-- START Source --

There are few things more important to little girls than their fathers and Peggy is no exception. Her German mother is a famous concert pianist but she is often brusque and busy while her father has friends who come over and hang out, smoking and talking about exciting things she doesn’t fully understand. He plays, calls her Rapunzel and has projects that involve her. He is at once mysterious with the many lists he writes and a free spirit who tells her

“Dates only make us aware of how numbered our days are, how much closer to death we are for each one we cross off.” 

When he says this it is August 20, 1976 and little does Peggy understand, but it is the last date she will know for nine years. This is Claire Fuller’s debut novel, Our Endless Numbered Days, and Peggy is the narrator whose journey with her father is not one you’ll soon forget.

Despite her love for her father, Peggy knows, in the way children often do, that something between her parents is not quite right. Her mother has earned all the money that makes their life possible and allows her father to indulge his increasing interest in surviving the end of the world. His London friends are all of the same mindset as is the one American who hangs around their house and fills his head with tales of a bucolic life in a cabin in the woods, faraway from all that is soon to fall into chaos. In preparation for the end days, her father spends all his time turning their basement into a shelter but when her mother leaves on tour, he decides they need a vacation and they depart for the wondrous cabin. It is only when her father tells her, first that her mother is dead and later that the world has been destroyed, that she knows their time here is forever. That the ‘cabin’ is a falling down shack only cements her belief that the world has ended and that this is all they have left.

-- END Source --

• _Description of the task_
Rewrite the book review from "When he says" to "you’ll soon forget.", substituting "ten years" for "nine years".

-- START Collected material --

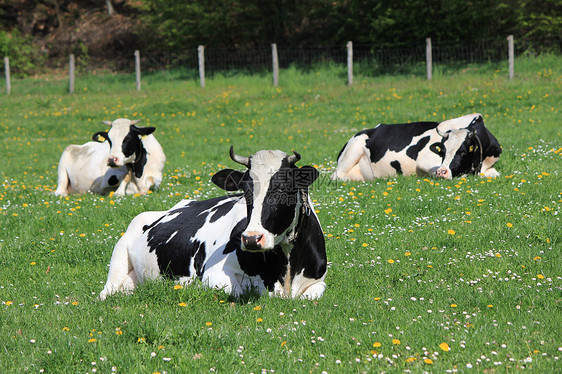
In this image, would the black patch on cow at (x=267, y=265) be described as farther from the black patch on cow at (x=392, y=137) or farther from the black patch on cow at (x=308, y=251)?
the black patch on cow at (x=392, y=137)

-- END Collected material --

• _Answer below_
When he says this it is August 20, 1976 and little does Peggy understand, but it is the last date she will know for ten years. This is Claire Fuller’s debut novel, Our Endless Numbered Days, and Peggy is the narrator whose journey with her father is not one you’ll soon forget.